Être objecteur de conscience en Suisse

Il serait dangereux de se laisser aller à un antimilitarisme sommaire : un peuple a le droit et le devoir de se défendre contre une agression extérieure. Autrement dit, la remise en question de la défense armée ne peut aller sans la recherche d’une autre forme de défense. Certains préconisent un système de défense qui consiste à armer la population et à fonder la résistance sur des milices populaires. Les partisans de cette défense populaire armée se réfèrent aux divers exemples de guérilla, mouvements de résistance armée sous l’occupation nazie, guerres de libération dans le tiers-monde, etc. Ni la Suisse ni la Chine, pourvu d’un tel système, n’ont eu à faire face à une invasion. Mais si cela arrive, la guérilla n’est possible que si un pays ami ou limitrophe peut servir de sanctuaire, d’appui logistique. De plus les traitements réservés aux populations civiles qui ont eu à subir des années de guérilla, ratissages, massacres, tortures, viols, déportations entraînent un coût humain qui paraît souvent démesuré. Il ne paraît donc nullement déraisonnable d’étudier la possibilité d’une stratégie de défense non armée.

Ce n’est pas la préoccupation de la Suisse où l’objecteur de conscience a longtemps servi de gibier.

Dictionnaire historique de la Suisse

On appelle objecteur de conscience celui qui, en raison de ses convictions, refuse d’accomplir le service militaire obligatoire, inscrit en 1874 dans la Constitution fédérale de la Suisse (art. 18). Une pétition, rejetée par le Conseil fédéral, lança en 1903 le débat politique sur l’introduction d’un service civil. Le Code pénal militaire de 1927 (art. 81) distinguait pour la première fois l’objection de la désertion, mais sans la dépénaliser. La révision de ce Code en 1950 amena des allégements dans l’exécution de la peine pour les cas de refus de servir dus à des motifs religieux ou à une grave détresse morale. La révision de 1967 du Code pénal militaire élargit, en ajoutant aux motifs religieux les motifs éthiques, l’éventail de ce que l’on reconnaissait comme refus de servir pour raisons de conscience. On réduisit pour ces «vrais objecteurs» la durée des peines de prison et on leur facilita la dispense de service armé. Une pétition lancée en 1989 aboutit à l’inscription d’un service civil dans la Constitution (révision de l’art. 18 approuvée en 1992 par 82,5% des voix; art. 59 de la Constitution de 1999). Le principe du service militaire obligatoire fut maintenu, mais la loi prévoyait un service civil de remplacement pour les personnes astreintes au service militaire qui démontraient de manière crédible, lors d’un soi-disant examen de conscience, qu’elles ne pouvaient concilier le service militaire avec leur conscience. La loi sur le service civil et l’ordonnance d’application entrèrent en vigueur en 1996. L’examen de conscience, trop compliqué, fut supprimé en 2009 et remplacé par la «preuve par l’acte». Celle-ci oblige les objecteurs de conscience à effectuer un service civil de remplacement d’une durée une fois et demie plus longue que le service militaire.

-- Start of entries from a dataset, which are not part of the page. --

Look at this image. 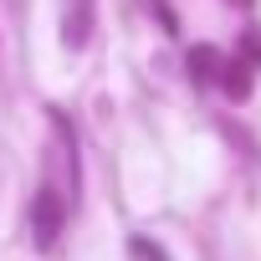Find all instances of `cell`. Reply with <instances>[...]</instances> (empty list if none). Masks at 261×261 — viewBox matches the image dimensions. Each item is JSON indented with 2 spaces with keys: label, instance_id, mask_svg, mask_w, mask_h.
<instances>
[{
  "label": "cell",
  "instance_id": "cell-1",
  "mask_svg": "<svg viewBox=\"0 0 261 261\" xmlns=\"http://www.w3.org/2000/svg\"><path fill=\"white\" fill-rule=\"evenodd\" d=\"M36 241L41 246H51V236H57V195L51 190H41V200H36Z\"/></svg>",
  "mask_w": 261,
  "mask_h": 261
}]
</instances>
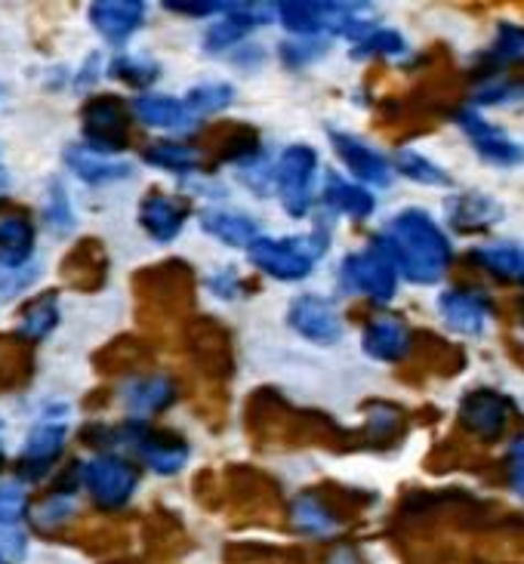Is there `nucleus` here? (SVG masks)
I'll list each match as a JSON object with an SVG mask.
<instances>
[{"instance_id":"1a4fd4ad","label":"nucleus","mask_w":524,"mask_h":564,"mask_svg":"<svg viewBox=\"0 0 524 564\" xmlns=\"http://www.w3.org/2000/svg\"><path fill=\"white\" fill-rule=\"evenodd\" d=\"M80 133H84V142L90 152L96 154H114L121 152L127 145V108H123L121 99L114 96H92L90 102L80 111Z\"/></svg>"},{"instance_id":"c756f323","label":"nucleus","mask_w":524,"mask_h":564,"mask_svg":"<svg viewBox=\"0 0 524 564\" xmlns=\"http://www.w3.org/2000/svg\"><path fill=\"white\" fill-rule=\"evenodd\" d=\"M488 59L500 68H512V65H524V25L518 22H496L493 41L488 46Z\"/></svg>"},{"instance_id":"f704fd0d","label":"nucleus","mask_w":524,"mask_h":564,"mask_svg":"<svg viewBox=\"0 0 524 564\" xmlns=\"http://www.w3.org/2000/svg\"><path fill=\"white\" fill-rule=\"evenodd\" d=\"M327 50H330L327 37H291L277 46V59L284 62V68L299 72V68H308L312 62L324 59Z\"/></svg>"},{"instance_id":"b1692460","label":"nucleus","mask_w":524,"mask_h":564,"mask_svg":"<svg viewBox=\"0 0 524 564\" xmlns=\"http://www.w3.org/2000/svg\"><path fill=\"white\" fill-rule=\"evenodd\" d=\"M34 257V226L25 214H0V269H25Z\"/></svg>"},{"instance_id":"72a5a7b5","label":"nucleus","mask_w":524,"mask_h":564,"mask_svg":"<svg viewBox=\"0 0 524 564\" xmlns=\"http://www.w3.org/2000/svg\"><path fill=\"white\" fill-rule=\"evenodd\" d=\"M476 111L478 108H512L524 102V80H509V77H491L476 90Z\"/></svg>"},{"instance_id":"f03ea898","label":"nucleus","mask_w":524,"mask_h":564,"mask_svg":"<svg viewBox=\"0 0 524 564\" xmlns=\"http://www.w3.org/2000/svg\"><path fill=\"white\" fill-rule=\"evenodd\" d=\"M327 231L315 229L306 238H265L260 235L247 247V260L275 281H306L315 269V260L327 250Z\"/></svg>"},{"instance_id":"0eeeda50","label":"nucleus","mask_w":524,"mask_h":564,"mask_svg":"<svg viewBox=\"0 0 524 564\" xmlns=\"http://www.w3.org/2000/svg\"><path fill=\"white\" fill-rule=\"evenodd\" d=\"M399 272L373 245L346 253L339 262V288L361 293L373 303H392L399 293Z\"/></svg>"},{"instance_id":"39448f33","label":"nucleus","mask_w":524,"mask_h":564,"mask_svg":"<svg viewBox=\"0 0 524 564\" xmlns=\"http://www.w3.org/2000/svg\"><path fill=\"white\" fill-rule=\"evenodd\" d=\"M77 475H80V488H87L92 503L106 512L123 509L133 500L139 485L137 466L118 454H99L87 459L84 466H77Z\"/></svg>"},{"instance_id":"8fccbe9b","label":"nucleus","mask_w":524,"mask_h":564,"mask_svg":"<svg viewBox=\"0 0 524 564\" xmlns=\"http://www.w3.org/2000/svg\"><path fill=\"white\" fill-rule=\"evenodd\" d=\"M0 96H3V87H0Z\"/></svg>"},{"instance_id":"a211bd4d","label":"nucleus","mask_w":524,"mask_h":564,"mask_svg":"<svg viewBox=\"0 0 524 564\" xmlns=\"http://www.w3.org/2000/svg\"><path fill=\"white\" fill-rule=\"evenodd\" d=\"M185 219H188V207H185V200L173 198V195L152 192L139 204V226L157 245L176 241L179 231L185 229Z\"/></svg>"},{"instance_id":"58836bf2","label":"nucleus","mask_w":524,"mask_h":564,"mask_svg":"<svg viewBox=\"0 0 524 564\" xmlns=\"http://www.w3.org/2000/svg\"><path fill=\"white\" fill-rule=\"evenodd\" d=\"M37 275H41L37 262H29L25 269H13V272H10V269H0V300L10 303L15 293L29 290Z\"/></svg>"},{"instance_id":"393cba45","label":"nucleus","mask_w":524,"mask_h":564,"mask_svg":"<svg viewBox=\"0 0 524 564\" xmlns=\"http://www.w3.org/2000/svg\"><path fill=\"white\" fill-rule=\"evenodd\" d=\"M469 262L478 265L481 272L509 281V284H522L524 288V247L522 245H481L469 250Z\"/></svg>"},{"instance_id":"2f4dec72","label":"nucleus","mask_w":524,"mask_h":564,"mask_svg":"<svg viewBox=\"0 0 524 564\" xmlns=\"http://www.w3.org/2000/svg\"><path fill=\"white\" fill-rule=\"evenodd\" d=\"M108 75L114 77V80H121V84H127V87H133V90H149L154 80L161 77V68L149 56L127 53V56H118V59L108 65Z\"/></svg>"},{"instance_id":"37998d69","label":"nucleus","mask_w":524,"mask_h":564,"mask_svg":"<svg viewBox=\"0 0 524 564\" xmlns=\"http://www.w3.org/2000/svg\"><path fill=\"white\" fill-rule=\"evenodd\" d=\"M509 488L515 497L524 500V459H512L509 463Z\"/></svg>"},{"instance_id":"4be33fe9","label":"nucleus","mask_w":524,"mask_h":564,"mask_svg":"<svg viewBox=\"0 0 524 564\" xmlns=\"http://www.w3.org/2000/svg\"><path fill=\"white\" fill-rule=\"evenodd\" d=\"M77 485H80V475H77V466L72 473L65 475V481H62L59 488L53 490V494H46L41 503L29 509L31 524L37 528V531H59L65 528L68 521L75 519V509H77Z\"/></svg>"},{"instance_id":"f3484780","label":"nucleus","mask_w":524,"mask_h":564,"mask_svg":"<svg viewBox=\"0 0 524 564\" xmlns=\"http://www.w3.org/2000/svg\"><path fill=\"white\" fill-rule=\"evenodd\" d=\"M90 25L111 46H123L145 25V3L139 0H106L90 3Z\"/></svg>"},{"instance_id":"dca6fc26","label":"nucleus","mask_w":524,"mask_h":564,"mask_svg":"<svg viewBox=\"0 0 524 564\" xmlns=\"http://www.w3.org/2000/svg\"><path fill=\"white\" fill-rule=\"evenodd\" d=\"M179 395V386L167 373H149L123 382L121 404L130 413V420H145L154 413H164Z\"/></svg>"},{"instance_id":"9d476101","label":"nucleus","mask_w":524,"mask_h":564,"mask_svg":"<svg viewBox=\"0 0 524 564\" xmlns=\"http://www.w3.org/2000/svg\"><path fill=\"white\" fill-rule=\"evenodd\" d=\"M512 411H515L512 398L503 395L493 386H478L460 398L457 416H460L462 429L469 435H476L478 442H500L509 420H512Z\"/></svg>"},{"instance_id":"49530a36","label":"nucleus","mask_w":524,"mask_h":564,"mask_svg":"<svg viewBox=\"0 0 524 564\" xmlns=\"http://www.w3.org/2000/svg\"><path fill=\"white\" fill-rule=\"evenodd\" d=\"M7 188H10V173H7V170L0 167V195H3Z\"/></svg>"},{"instance_id":"de8ad7c7","label":"nucleus","mask_w":524,"mask_h":564,"mask_svg":"<svg viewBox=\"0 0 524 564\" xmlns=\"http://www.w3.org/2000/svg\"><path fill=\"white\" fill-rule=\"evenodd\" d=\"M0 473H3V444H0Z\"/></svg>"},{"instance_id":"3c124183","label":"nucleus","mask_w":524,"mask_h":564,"mask_svg":"<svg viewBox=\"0 0 524 564\" xmlns=\"http://www.w3.org/2000/svg\"><path fill=\"white\" fill-rule=\"evenodd\" d=\"M0 564H7V562H3V558H0Z\"/></svg>"},{"instance_id":"9b49d317","label":"nucleus","mask_w":524,"mask_h":564,"mask_svg":"<svg viewBox=\"0 0 524 564\" xmlns=\"http://www.w3.org/2000/svg\"><path fill=\"white\" fill-rule=\"evenodd\" d=\"M287 324L293 327V334H299L312 346H337L346 330L337 303L318 293L296 296L287 308Z\"/></svg>"},{"instance_id":"c85d7f7f","label":"nucleus","mask_w":524,"mask_h":564,"mask_svg":"<svg viewBox=\"0 0 524 564\" xmlns=\"http://www.w3.org/2000/svg\"><path fill=\"white\" fill-rule=\"evenodd\" d=\"M392 170L416 185H435V188H450L454 185L450 173L438 161H432L429 154L416 152V149H399L395 158H392Z\"/></svg>"},{"instance_id":"473e14b6","label":"nucleus","mask_w":524,"mask_h":564,"mask_svg":"<svg viewBox=\"0 0 524 564\" xmlns=\"http://www.w3.org/2000/svg\"><path fill=\"white\" fill-rule=\"evenodd\" d=\"M44 223L50 226V231H56V235H62V238H65V235H72L77 226L72 198H68V192H65V185H62L59 180H50V185H46Z\"/></svg>"},{"instance_id":"5701e85b","label":"nucleus","mask_w":524,"mask_h":564,"mask_svg":"<svg viewBox=\"0 0 524 564\" xmlns=\"http://www.w3.org/2000/svg\"><path fill=\"white\" fill-rule=\"evenodd\" d=\"M200 229L219 245L229 247H250L260 238V223L253 216L241 214V210H226V207H210L200 214Z\"/></svg>"},{"instance_id":"7c9ffc66","label":"nucleus","mask_w":524,"mask_h":564,"mask_svg":"<svg viewBox=\"0 0 524 564\" xmlns=\"http://www.w3.org/2000/svg\"><path fill=\"white\" fill-rule=\"evenodd\" d=\"M183 102H185V108L192 111V118L198 121V118H204V115L226 111V108L234 102V87H231V84H226V80H207V84L192 87Z\"/></svg>"},{"instance_id":"4468645a","label":"nucleus","mask_w":524,"mask_h":564,"mask_svg":"<svg viewBox=\"0 0 524 564\" xmlns=\"http://www.w3.org/2000/svg\"><path fill=\"white\" fill-rule=\"evenodd\" d=\"M447 226L460 235H481L491 231L493 226H500L506 219V207L503 200H496L488 192H454L445 200Z\"/></svg>"},{"instance_id":"c9c22d12","label":"nucleus","mask_w":524,"mask_h":564,"mask_svg":"<svg viewBox=\"0 0 524 564\" xmlns=\"http://www.w3.org/2000/svg\"><path fill=\"white\" fill-rule=\"evenodd\" d=\"M404 53H407V41L395 29H373L364 41H358L352 46L354 59H373V56L395 59V56H404Z\"/></svg>"},{"instance_id":"a19ab883","label":"nucleus","mask_w":524,"mask_h":564,"mask_svg":"<svg viewBox=\"0 0 524 564\" xmlns=\"http://www.w3.org/2000/svg\"><path fill=\"white\" fill-rule=\"evenodd\" d=\"M207 288L214 290V296H219V300H234L241 293V278L234 269H222V272L207 278Z\"/></svg>"},{"instance_id":"bb28decb","label":"nucleus","mask_w":524,"mask_h":564,"mask_svg":"<svg viewBox=\"0 0 524 564\" xmlns=\"http://www.w3.org/2000/svg\"><path fill=\"white\" fill-rule=\"evenodd\" d=\"M59 327V296L50 290V293H37L34 300L25 303L22 308V318H19V336L29 339V343H41L46 336Z\"/></svg>"},{"instance_id":"6e6552de","label":"nucleus","mask_w":524,"mask_h":564,"mask_svg":"<svg viewBox=\"0 0 524 564\" xmlns=\"http://www.w3.org/2000/svg\"><path fill=\"white\" fill-rule=\"evenodd\" d=\"M454 121H457V127L466 133L472 152H476L484 164H491V167L500 170H515L524 164L522 142L509 137L503 127H496V123L488 121L481 111H476V108H460Z\"/></svg>"},{"instance_id":"c03bdc74","label":"nucleus","mask_w":524,"mask_h":564,"mask_svg":"<svg viewBox=\"0 0 524 564\" xmlns=\"http://www.w3.org/2000/svg\"><path fill=\"white\" fill-rule=\"evenodd\" d=\"M99 53H92L90 59H87V65H84V75H77V80L75 84H92V80H96V77L102 75V72H99V68H96V65H99Z\"/></svg>"},{"instance_id":"a878e982","label":"nucleus","mask_w":524,"mask_h":564,"mask_svg":"<svg viewBox=\"0 0 524 564\" xmlns=\"http://www.w3.org/2000/svg\"><path fill=\"white\" fill-rule=\"evenodd\" d=\"M291 519H293V528L306 536H330L339 531L337 512L324 503L318 494H312V490L299 494V497L293 500Z\"/></svg>"},{"instance_id":"a18cd8bd","label":"nucleus","mask_w":524,"mask_h":564,"mask_svg":"<svg viewBox=\"0 0 524 564\" xmlns=\"http://www.w3.org/2000/svg\"><path fill=\"white\" fill-rule=\"evenodd\" d=\"M509 457H512V459H524V435H518L515 442L509 444Z\"/></svg>"},{"instance_id":"f257e3e1","label":"nucleus","mask_w":524,"mask_h":564,"mask_svg":"<svg viewBox=\"0 0 524 564\" xmlns=\"http://www.w3.org/2000/svg\"><path fill=\"white\" fill-rule=\"evenodd\" d=\"M370 245L395 265V272L416 288H435L454 262V241L429 210L404 207L385 223Z\"/></svg>"},{"instance_id":"4c0bfd02","label":"nucleus","mask_w":524,"mask_h":564,"mask_svg":"<svg viewBox=\"0 0 524 564\" xmlns=\"http://www.w3.org/2000/svg\"><path fill=\"white\" fill-rule=\"evenodd\" d=\"M29 516V490L19 481L0 485V528H15Z\"/></svg>"},{"instance_id":"aec40b11","label":"nucleus","mask_w":524,"mask_h":564,"mask_svg":"<svg viewBox=\"0 0 524 564\" xmlns=\"http://www.w3.org/2000/svg\"><path fill=\"white\" fill-rule=\"evenodd\" d=\"M133 115L145 127L154 130H167V133H188L195 130V118L192 111L185 108L183 99H173V96H161V93H142L133 99Z\"/></svg>"},{"instance_id":"79ce46f5","label":"nucleus","mask_w":524,"mask_h":564,"mask_svg":"<svg viewBox=\"0 0 524 564\" xmlns=\"http://www.w3.org/2000/svg\"><path fill=\"white\" fill-rule=\"evenodd\" d=\"M170 13H183V15H195V19H207V15L214 13H222L226 10V3H210V0H204V3H185V0H179V3H167Z\"/></svg>"},{"instance_id":"f8f14e48","label":"nucleus","mask_w":524,"mask_h":564,"mask_svg":"<svg viewBox=\"0 0 524 564\" xmlns=\"http://www.w3.org/2000/svg\"><path fill=\"white\" fill-rule=\"evenodd\" d=\"M438 315H441L450 334L478 339L493 318V300L478 288L441 290L438 293Z\"/></svg>"},{"instance_id":"7ed1b4c3","label":"nucleus","mask_w":524,"mask_h":564,"mask_svg":"<svg viewBox=\"0 0 524 564\" xmlns=\"http://www.w3.org/2000/svg\"><path fill=\"white\" fill-rule=\"evenodd\" d=\"M318 152L306 142H293L275 161V195L291 219H306L315 204Z\"/></svg>"},{"instance_id":"ea45409f","label":"nucleus","mask_w":524,"mask_h":564,"mask_svg":"<svg viewBox=\"0 0 524 564\" xmlns=\"http://www.w3.org/2000/svg\"><path fill=\"white\" fill-rule=\"evenodd\" d=\"M29 555V534L22 531V524L15 528H0V558L7 564L25 562Z\"/></svg>"},{"instance_id":"2eb2a0df","label":"nucleus","mask_w":524,"mask_h":564,"mask_svg":"<svg viewBox=\"0 0 524 564\" xmlns=\"http://www.w3.org/2000/svg\"><path fill=\"white\" fill-rule=\"evenodd\" d=\"M414 346V334L411 327L395 315H376L368 321L364 334H361V349L373 361H383V365H399L411 355Z\"/></svg>"},{"instance_id":"e433bc0d","label":"nucleus","mask_w":524,"mask_h":564,"mask_svg":"<svg viewBox=\"0 0 524 564\" xmlns=\"http://www.w3.org/2000/svg\"><path fill=\"white\" fill-rule=\"evenodd\" d=\"M250 31H244L234 19H229V15L222 13V19H216L210 29L204 31V53H226V50H231V46H238L241 41H244Z\"/></svg>"},{"instance_id":"412c9836","label":"nucleus","mask_w":524,"mask_h":564,"mask_svg":"<svg viewBox=\"0 0 524 564\" xmlns=\"http://www.w3.org/2000/svg\"><path fill=\"white\" fill-rule=\"evenodd\" d=\"M321 200L330 214L349 216V219H358V223L373 216V210H376V195L370 188H364V185L342 180L339 173H327L324 176Z\"/></svg>"},{"instance_id":"ddd939ff","label":"nucleus","mask_w":524,"mask_h":564,"mask_svg":"<svg viewBox=\"0 0 524 564\" xmlns=\"http://www.w3.org/2000/svg\"><path fill=\"white\" fill-rule=\"evenodd\" d=\"M327 137H330V145H334L339 161L358 180V185H364V188H389L392 185V180H395L392 158H385L370 142L354 137V133H346V130H327Z\"/></svg>"},{"instance_id":"09e8293b","label":"nucleus","mask_w":524,"mask_h":564,"mask_svg":"<svg viewBox=\"0 0 524 564\" xmlns=\"http://www.w3.org/2000/svg\"><path fill=\"white\" fill-rule=\"evenodd\" d=\"M522 324H524V303H522Z\"/></svg>"},{"instance_id":"20e7f679","label":"nucleus","mask_w":524,"mask_h":564,"mask_svg":"<svg viewBox=\"0 0 524 564\" xmlns=\"http://www.w3.org/2000/svg\"><path fill=\"white\" fill-rule=\"evenodd\" d=\"M108 438L133 451L157 475H176L188 463V444L173 432L152 429L145 420H127L121 429H111Z\"/></svg>"},{"instance_id":"423d86ee","label":"nucleus","mask_w":524,"mask_h":564,"mask_svg":"<svg viewBox=\"0 0 524 564\" xmlns=\"http://www.w3.org/2000/svg\"><path fill=\"white\" fill-rule=\"evenodd\" d=\"M68 442V408H50L44 416L31 426L29 438L22 444V454H19V478L22 481H41L44 475L53 473L56 459L62 457Z\"/></svg>"},{"instance_id":"cd10ccee","label":"nucleus","mask_w":524,"mask_h":564,"mask_svg":"<svg viewBox=\"0 0 524 564\" xmlns=\"http://www.w3.org/2000/svg\"><path fill=\"white\" fill-rule=\"evenodd\" d=\"M142 161L152 164V167L164 170V173H173V176H192L200 164V154L195 145L188 142H176V139H164V142H154L142 152Z\"/></svg>"},{"instance_id":"6ab92c4d","label":"nucleus","mask_w":524,"mask_h":564,"mask_svg":"<svg viewBox=\"0 0 524 564\" xmlns=\"http://www.w3.org/2000/svg\"><path fill=\"white\" fill-rule=\"evenodd\" d=\"M65 167L75 173L80 183L87 185H111L123 183L133 176V167L121 158H108V154L90 152L87 145H68L62 154Z\"/></svg>"}]
</instances>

Une motion et une initiative visant à réhabiliter les objecteurs de conscience qui avaient été condamnés par le passé, furent rejetées au niveau parlementaire respectivement en 2000 et 2019.

Université de Genève, mars 2019

La Suisse comptait près de 50 000 personnes admises au service civil à la fin de l’année 2017. Pour éviter de porter l’uniforme, il a suffi à ces objecteurs de s’inscrire via le portail internet mis à disposition par l’administration fédérale et de suivre une journée d’introduction obligatoire. Les choses n’ont cependant pas toujours été aussi simples. Jusqu’à l’entrée en vigueur de la loi sur le service alternatif, en 1993, plus de 20 000 jeunes citoyens ont en effet payé de la prison leur refus de porter l’uniforme, avec des peines pouvant aller jusqu’à 3 ans de réclusion. Même si un retour en arrière n’est pas à exclure, le Conseil fédéral affichant clairement la volonté de réduire de façon substantielle le nombre d’admissions au service civil, le recours à de telles extrémités semble désormais appartenir au passé.

Mais ce n’est pas le cas partout. Certains États, comme Singapour, la Turquie, la Corée du Sud ou encore l’Érythrée restent aujourd’hui encore très réticents à mettre en place une alternative au service militaire obligatoire, quand ils ne continuent pas à prononcer de lourdes peines à l’encontre des individus qui refusent de porter les armes pour des questions de conscience.